Sunday, 17 January 2010


The Haiti earthquake, and subsequent comments by the likes of Pat Robertson - got me, and no doubt most people, thinking about Voltaire. Well, we can't think about him often enough. I must thank Mr. Thomas S. Vernon for putting all it so elegantly.

ON NOVEMBER 1, 1755, Lisbon, the capital of Portugal, was virtually destroyed by a terrible earthquake that resulted in the deaths of many thousands of people. In statistical terms this event is by no means at the top of the list of the world's great disasters, but it made a lasting impression on the minds of literate people.
Many of us today know about the Lisbon earthquake who never heard of the more destructive events that have occurred both before and since in various parts of the civilized world. What made the Lisbon earthquake so memorable? No doubt mainly the fact that it was thought about and written about by one man, François Marie Arouet de Voltaire. The tragedy made a life-changing impression on the mind of this man, not only because of the immeasurable human suffering involved, but also because of its religious significance.

When news of the tragedy reached Voltaire he wrote to a friend as follows:

'One would have great difficulty in divining how the laws of movement operate such frightful disasters in the best of all possible worlds.... What will the preachers say, especially if the palace of the Inquisition has been left standing? I flatter myself that the reverend father inquisitors will have been crushed like the others. That should teach men not to persecute men.'

'The best of all possible worlds' is a reference to Gottfried Leibniz, the German philosopher who, in 1710, had published a work explaining that the evil and suffering we witness are necessary features of a world which otherwise would not be as perfect as it is.
This was a popular view among philosophers and theologians of the time: our limited minds cannot grasp reality as it is perceived by an infinite, benevolent, and all-powerful God who, out of an infinite number of possible worlds, has created the best that could be.
This is one way of dealing with what is known in the history of thought as the problem of evil: why do evil and suffering abound in a world created by a beneficent and all-powerful Creator?
The answer, according to Leibniz and others is that we would realize that everything is really for the best, could we but see things from God's point of view. To Voltaire such a resolution of the problem had long seemed insupportable, and the Lisbon earthquake appeared to attack and demolish once and for all a philosophy that insulted human dignity and intelligence.

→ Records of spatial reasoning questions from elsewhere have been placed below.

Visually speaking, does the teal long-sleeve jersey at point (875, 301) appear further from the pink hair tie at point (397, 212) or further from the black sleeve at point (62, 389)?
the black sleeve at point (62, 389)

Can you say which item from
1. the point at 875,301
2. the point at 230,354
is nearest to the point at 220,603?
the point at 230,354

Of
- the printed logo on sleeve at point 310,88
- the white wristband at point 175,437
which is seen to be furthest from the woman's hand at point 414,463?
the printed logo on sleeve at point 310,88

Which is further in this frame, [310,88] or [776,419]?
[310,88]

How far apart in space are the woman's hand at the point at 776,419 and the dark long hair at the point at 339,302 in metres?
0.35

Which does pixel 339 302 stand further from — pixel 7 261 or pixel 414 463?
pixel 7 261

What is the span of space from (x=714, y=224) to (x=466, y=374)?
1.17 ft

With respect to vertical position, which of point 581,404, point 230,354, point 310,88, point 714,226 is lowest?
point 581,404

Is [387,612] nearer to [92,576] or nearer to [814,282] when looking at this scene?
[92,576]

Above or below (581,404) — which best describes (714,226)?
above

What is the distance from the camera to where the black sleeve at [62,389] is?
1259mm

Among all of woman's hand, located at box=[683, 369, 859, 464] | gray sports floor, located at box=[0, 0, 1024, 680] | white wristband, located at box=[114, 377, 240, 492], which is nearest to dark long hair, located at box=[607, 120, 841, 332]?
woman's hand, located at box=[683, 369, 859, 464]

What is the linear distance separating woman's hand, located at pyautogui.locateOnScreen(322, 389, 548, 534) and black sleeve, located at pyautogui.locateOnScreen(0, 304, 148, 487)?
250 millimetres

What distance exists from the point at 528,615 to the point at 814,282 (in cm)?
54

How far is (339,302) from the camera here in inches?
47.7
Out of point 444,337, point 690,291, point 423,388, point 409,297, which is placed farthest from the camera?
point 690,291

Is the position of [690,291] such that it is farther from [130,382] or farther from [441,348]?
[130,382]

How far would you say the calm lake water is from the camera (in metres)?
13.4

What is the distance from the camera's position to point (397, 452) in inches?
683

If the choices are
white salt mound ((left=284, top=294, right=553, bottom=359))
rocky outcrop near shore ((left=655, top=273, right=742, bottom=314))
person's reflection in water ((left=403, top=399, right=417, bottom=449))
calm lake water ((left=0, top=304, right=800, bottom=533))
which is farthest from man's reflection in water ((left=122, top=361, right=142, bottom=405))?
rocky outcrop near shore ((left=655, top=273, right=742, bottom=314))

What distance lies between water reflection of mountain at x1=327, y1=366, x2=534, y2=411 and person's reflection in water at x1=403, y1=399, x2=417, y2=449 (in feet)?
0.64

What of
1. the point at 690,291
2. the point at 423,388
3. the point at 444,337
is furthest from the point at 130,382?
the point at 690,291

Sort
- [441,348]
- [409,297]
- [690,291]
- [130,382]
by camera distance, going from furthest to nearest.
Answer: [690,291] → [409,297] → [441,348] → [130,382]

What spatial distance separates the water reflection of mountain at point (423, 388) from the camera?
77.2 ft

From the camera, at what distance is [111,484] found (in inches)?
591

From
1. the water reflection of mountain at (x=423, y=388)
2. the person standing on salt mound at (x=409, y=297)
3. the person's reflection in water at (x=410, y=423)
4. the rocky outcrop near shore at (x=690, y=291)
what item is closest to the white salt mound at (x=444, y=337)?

The view promulgated by Leibniz and others is often characterized as "optimism." Theodore Besterman reminds us that "in this context optimism has nothing to do with one's outlook on life; it is the belief that all that is and happens is for the best." Indeed to some thinkers, including Voltaire, the Leibnizian view makes for the deepest sort of pessimism, for if we were obliged to believe that the conditions of human life we see about us are the best that is possible -- even under the management of an omnipotent and omnibenevolent God then we have good reason to be discouraged, not only about this life but about the life to come as well.

Yet John Wesley, the Methodist patron saint, did not hesitate to attribute the Lisbon tragedy to "sin," to "that curse that was brought upon the earth by the original transgression of Adam and Eve." This should not surprise us, as Wesley was also an enthusiastic supporter of witch burning.

Christian opinion of the question of free will has long been divided, but there is substantial unanimity in claiming the right to exercise free will in the matter of logic!
Voltaire had also read a poem by Alexander Pope in which Pope proclaimed, "Whatever is is right"!

Some Christian apologists have tried to explain away the problem of evil by saying that what the infinite mind of God perceives as reasonable and just may not appear so to our finite intelligence. In his Philosophical Dictionary Voltaire makes short work of this kind of pettifogging sophistry:

The silly fanatic repeats to me ... that it is not for us to judge what is reasonable and just in the great Being, that His reason is not like our reason, that His justice is not like our justice. Eh! how, you mad demoniac, do you want me to judge justice and reason otherwise than by the notions I have of them? Do you want me to walk otherwise than with my feet, and to speak otherwise than with my mouth?


1 comment:

Gary White said...

Just to put in a good word for Wesley and Leibniz. At least they spoke their twaddle with considerably more eloquence than the likes of Pat Robertson and that wind-bag whatshisname on Fox TV.